:: EXCERPT TO READ
Similar characteristics can be expected when the audience is SD-literated,
with greater allowances for not being so precise.

Therefore, the importance of optimization has a variable value.
As we all know, the perennial answer in SD is : it depends

I recall some concepts Ive learned in the Master program:
Validation is to build the right model (for its purpose)
Verification is to build the model right (translation to a model that can
be simulated)
Both are important. Both have to be performed.

Sensitivity analysis is also an important issue, and it is related to
optimisation.It will depend on the models purpose and audience how heavy
is this last concept with respect to the other two.

Be well...

Fabian Szulanski
From: Fabian Szulanski <fabians@swbell.net>
MPhil in SD student
University of Bergen
Norway

Fiona Solomon · Post by **Fiona Solomon** » Tue Apr 08, 1997 3:04 pm

Dear systems enthusiasts,

I enjoyed the ideas in Georges recent post very much. Ive just started a
research fellowship at CSIRO (commonwealth research body) Division of
Minerals in Australia. The title of the project is "Social values in
environmental decision making". It was envisaged that a systems dynamics
approach would be used.
::::
:: EXERCISE DATA
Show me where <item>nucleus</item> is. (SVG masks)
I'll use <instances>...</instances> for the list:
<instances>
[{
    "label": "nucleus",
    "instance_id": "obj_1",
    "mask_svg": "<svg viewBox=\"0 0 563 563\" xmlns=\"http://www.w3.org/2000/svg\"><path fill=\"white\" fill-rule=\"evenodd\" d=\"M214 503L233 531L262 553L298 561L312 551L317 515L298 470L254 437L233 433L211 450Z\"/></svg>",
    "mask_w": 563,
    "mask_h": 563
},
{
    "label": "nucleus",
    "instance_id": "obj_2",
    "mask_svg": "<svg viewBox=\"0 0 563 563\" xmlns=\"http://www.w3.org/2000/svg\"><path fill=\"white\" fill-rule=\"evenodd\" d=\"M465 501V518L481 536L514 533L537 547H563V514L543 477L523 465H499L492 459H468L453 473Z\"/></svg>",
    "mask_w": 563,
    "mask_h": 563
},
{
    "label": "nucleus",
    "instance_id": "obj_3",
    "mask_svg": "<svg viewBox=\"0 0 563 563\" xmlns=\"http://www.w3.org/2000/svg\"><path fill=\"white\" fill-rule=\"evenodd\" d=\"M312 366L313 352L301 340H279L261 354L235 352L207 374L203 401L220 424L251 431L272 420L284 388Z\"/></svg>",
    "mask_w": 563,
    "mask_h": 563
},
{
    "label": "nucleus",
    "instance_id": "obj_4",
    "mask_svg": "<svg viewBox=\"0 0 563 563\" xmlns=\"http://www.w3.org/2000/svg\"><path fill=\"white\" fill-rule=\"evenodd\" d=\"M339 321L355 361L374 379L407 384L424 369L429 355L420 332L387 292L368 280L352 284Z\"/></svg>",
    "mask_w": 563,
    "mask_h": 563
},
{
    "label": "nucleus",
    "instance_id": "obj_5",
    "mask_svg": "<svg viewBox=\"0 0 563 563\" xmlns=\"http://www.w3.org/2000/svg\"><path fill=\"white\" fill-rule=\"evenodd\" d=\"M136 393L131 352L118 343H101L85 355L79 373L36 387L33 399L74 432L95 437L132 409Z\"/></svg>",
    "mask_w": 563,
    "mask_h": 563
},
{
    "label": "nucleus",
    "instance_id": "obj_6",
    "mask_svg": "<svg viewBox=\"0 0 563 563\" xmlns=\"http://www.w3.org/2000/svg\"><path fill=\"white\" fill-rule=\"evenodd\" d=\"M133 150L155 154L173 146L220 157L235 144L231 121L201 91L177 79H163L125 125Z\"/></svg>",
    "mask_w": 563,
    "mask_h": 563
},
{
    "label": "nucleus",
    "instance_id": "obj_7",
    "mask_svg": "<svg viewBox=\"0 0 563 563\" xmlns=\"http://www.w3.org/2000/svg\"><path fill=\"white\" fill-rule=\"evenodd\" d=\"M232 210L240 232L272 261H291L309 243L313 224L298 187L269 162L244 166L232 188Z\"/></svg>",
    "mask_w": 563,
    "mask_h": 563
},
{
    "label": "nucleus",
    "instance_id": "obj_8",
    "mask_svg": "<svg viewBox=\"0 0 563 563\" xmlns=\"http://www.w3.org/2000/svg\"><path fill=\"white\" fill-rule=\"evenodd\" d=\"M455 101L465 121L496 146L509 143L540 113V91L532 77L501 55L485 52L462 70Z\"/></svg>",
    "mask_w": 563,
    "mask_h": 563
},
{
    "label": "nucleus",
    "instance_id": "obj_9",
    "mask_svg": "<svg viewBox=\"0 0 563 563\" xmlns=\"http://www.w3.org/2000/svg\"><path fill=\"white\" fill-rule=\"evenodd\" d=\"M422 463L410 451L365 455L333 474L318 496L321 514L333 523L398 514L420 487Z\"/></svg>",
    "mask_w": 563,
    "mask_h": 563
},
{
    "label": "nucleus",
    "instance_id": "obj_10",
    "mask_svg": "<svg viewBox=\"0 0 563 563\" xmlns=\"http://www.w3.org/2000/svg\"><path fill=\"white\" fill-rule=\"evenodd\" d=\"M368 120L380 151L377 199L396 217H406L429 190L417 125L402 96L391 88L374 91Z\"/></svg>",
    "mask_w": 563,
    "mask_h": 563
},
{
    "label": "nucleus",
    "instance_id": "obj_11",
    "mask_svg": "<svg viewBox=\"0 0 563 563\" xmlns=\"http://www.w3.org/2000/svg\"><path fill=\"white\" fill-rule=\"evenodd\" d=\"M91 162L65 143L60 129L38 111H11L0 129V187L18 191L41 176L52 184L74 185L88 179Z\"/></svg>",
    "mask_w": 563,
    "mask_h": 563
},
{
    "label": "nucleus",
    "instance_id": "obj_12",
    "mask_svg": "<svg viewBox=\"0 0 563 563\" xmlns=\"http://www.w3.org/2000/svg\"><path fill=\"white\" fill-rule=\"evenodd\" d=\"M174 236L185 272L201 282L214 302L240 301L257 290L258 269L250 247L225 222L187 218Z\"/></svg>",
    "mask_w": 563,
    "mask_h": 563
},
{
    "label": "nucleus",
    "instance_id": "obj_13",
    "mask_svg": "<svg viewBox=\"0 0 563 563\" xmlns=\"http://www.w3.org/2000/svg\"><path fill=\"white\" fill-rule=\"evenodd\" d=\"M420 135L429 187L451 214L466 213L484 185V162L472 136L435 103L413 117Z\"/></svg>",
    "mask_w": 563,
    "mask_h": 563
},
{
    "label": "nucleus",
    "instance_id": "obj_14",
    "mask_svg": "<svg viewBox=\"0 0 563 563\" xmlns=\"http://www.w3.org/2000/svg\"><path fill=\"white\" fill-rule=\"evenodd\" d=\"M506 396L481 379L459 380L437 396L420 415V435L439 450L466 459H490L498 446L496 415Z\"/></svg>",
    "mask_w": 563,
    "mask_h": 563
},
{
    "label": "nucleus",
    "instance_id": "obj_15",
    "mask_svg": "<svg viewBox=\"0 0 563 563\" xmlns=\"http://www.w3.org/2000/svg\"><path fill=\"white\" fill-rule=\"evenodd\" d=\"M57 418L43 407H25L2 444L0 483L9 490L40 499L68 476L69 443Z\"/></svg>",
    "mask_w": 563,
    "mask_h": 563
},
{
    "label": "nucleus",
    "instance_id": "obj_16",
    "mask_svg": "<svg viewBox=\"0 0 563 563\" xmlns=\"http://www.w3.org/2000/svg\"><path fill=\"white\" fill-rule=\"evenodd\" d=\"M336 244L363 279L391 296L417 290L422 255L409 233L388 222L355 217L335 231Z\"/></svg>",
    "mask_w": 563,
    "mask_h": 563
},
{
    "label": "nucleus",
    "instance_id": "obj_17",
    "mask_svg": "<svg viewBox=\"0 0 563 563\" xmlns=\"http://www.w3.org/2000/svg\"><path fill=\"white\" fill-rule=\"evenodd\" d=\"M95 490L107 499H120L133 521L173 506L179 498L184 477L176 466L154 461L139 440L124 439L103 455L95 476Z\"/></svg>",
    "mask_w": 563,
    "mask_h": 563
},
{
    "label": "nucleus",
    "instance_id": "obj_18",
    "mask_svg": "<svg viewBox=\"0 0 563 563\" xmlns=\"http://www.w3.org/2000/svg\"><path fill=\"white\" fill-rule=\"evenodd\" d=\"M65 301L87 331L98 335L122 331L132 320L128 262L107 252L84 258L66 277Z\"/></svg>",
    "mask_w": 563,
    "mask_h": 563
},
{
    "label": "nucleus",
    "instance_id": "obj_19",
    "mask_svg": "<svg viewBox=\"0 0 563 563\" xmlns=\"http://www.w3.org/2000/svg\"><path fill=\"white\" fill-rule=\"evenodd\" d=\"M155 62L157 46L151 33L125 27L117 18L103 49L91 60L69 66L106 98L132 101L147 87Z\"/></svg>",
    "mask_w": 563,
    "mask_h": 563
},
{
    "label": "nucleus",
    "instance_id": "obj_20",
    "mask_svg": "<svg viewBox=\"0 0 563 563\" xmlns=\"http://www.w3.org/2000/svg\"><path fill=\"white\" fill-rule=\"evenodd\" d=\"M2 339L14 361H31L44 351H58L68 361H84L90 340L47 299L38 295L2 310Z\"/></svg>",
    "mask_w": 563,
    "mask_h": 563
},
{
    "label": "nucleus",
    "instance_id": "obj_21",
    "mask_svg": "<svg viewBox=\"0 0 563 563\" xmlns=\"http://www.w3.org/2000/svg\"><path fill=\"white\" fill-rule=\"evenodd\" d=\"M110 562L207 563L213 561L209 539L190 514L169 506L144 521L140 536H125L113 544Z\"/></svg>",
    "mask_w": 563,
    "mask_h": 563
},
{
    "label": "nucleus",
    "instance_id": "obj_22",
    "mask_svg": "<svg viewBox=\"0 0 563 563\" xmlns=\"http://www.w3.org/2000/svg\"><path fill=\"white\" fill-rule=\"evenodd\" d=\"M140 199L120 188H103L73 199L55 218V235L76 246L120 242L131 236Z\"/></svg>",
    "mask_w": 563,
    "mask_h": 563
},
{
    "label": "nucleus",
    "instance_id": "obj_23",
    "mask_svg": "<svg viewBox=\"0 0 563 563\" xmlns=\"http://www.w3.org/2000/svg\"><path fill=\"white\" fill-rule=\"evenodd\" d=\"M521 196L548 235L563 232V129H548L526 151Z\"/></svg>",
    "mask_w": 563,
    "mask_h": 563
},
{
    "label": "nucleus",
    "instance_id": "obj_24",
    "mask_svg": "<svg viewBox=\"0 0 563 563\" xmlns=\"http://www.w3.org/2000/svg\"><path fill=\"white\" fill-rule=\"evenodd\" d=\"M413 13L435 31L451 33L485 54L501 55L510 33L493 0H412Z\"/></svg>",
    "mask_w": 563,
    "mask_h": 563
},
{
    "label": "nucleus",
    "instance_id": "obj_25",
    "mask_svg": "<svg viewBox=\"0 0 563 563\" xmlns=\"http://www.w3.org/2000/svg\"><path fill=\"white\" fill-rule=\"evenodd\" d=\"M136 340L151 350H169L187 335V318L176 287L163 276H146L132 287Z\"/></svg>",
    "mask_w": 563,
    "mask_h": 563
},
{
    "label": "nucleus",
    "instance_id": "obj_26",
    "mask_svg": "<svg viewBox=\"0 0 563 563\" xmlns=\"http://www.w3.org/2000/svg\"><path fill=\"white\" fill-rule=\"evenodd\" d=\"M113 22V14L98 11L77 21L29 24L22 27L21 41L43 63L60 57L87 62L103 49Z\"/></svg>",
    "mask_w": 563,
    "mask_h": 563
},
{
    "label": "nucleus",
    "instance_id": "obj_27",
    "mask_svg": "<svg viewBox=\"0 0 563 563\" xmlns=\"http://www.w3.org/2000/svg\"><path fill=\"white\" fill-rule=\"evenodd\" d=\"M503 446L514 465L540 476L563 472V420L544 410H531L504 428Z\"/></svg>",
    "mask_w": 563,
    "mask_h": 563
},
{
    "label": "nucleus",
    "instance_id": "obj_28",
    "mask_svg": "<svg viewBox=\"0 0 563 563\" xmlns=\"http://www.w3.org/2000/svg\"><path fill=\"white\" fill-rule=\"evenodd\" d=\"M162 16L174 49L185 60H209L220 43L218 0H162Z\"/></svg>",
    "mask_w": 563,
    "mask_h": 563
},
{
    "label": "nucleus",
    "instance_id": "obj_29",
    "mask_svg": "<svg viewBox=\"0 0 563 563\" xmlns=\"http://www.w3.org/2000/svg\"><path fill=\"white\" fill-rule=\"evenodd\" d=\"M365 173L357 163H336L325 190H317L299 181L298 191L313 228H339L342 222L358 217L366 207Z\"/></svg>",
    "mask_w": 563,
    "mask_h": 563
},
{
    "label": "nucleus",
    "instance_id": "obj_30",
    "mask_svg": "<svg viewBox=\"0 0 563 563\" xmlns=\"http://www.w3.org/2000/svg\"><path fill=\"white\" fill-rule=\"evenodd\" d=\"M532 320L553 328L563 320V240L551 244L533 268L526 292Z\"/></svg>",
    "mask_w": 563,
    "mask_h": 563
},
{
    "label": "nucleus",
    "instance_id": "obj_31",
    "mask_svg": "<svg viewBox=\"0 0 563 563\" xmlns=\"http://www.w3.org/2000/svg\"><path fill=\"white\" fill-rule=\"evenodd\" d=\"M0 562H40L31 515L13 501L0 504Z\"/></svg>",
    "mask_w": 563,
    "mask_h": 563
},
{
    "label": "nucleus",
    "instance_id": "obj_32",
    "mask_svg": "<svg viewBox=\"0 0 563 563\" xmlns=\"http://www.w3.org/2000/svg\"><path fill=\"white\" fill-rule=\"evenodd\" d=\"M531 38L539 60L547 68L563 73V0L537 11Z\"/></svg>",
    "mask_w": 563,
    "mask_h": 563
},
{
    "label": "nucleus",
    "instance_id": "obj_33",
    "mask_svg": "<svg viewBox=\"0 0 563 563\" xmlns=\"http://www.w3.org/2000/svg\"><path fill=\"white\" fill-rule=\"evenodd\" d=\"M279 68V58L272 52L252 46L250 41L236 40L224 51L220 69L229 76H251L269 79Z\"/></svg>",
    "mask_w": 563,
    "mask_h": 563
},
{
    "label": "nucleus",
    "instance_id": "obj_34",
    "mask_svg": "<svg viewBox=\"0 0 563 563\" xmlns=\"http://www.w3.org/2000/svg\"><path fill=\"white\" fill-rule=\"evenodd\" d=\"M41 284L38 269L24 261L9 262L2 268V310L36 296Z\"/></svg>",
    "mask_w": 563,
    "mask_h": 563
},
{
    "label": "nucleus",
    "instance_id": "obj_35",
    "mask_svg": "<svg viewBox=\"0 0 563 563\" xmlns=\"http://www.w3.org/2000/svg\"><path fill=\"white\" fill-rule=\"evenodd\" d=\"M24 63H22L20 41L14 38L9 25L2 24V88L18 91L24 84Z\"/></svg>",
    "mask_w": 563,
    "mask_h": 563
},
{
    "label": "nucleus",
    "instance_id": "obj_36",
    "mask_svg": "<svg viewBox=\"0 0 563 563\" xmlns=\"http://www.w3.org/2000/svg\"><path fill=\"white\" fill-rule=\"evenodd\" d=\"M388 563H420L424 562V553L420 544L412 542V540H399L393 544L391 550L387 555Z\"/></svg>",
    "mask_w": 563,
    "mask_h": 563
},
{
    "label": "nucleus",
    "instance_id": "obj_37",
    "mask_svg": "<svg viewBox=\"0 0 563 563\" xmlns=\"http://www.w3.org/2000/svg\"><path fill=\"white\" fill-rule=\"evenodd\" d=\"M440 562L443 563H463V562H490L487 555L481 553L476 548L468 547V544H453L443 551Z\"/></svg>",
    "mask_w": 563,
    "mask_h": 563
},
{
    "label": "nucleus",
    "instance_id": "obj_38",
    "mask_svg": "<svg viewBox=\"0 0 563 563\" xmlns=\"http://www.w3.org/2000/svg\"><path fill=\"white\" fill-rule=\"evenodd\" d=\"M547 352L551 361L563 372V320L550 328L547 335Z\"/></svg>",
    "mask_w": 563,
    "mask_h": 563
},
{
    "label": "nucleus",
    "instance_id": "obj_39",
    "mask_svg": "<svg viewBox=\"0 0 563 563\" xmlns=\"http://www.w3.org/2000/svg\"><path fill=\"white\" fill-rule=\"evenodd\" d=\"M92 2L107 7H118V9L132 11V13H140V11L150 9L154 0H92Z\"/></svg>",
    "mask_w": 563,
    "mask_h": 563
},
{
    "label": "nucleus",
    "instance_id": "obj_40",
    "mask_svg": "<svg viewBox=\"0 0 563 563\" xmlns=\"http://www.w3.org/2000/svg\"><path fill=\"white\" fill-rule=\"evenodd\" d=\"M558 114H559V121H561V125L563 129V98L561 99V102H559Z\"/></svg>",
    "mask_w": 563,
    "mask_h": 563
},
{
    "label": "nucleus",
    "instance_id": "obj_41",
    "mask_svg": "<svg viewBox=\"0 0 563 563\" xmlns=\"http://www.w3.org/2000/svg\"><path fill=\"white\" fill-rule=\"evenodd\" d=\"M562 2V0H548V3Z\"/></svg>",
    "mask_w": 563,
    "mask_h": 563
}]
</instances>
::::
**EXERCISE DETAILS**
In the forum thread, what is the title of the research project at CSIRO Division of Minerals? The records have no connection to the forum thread.

**SOLVED EXERCISE**
"Social values in environmental decision making"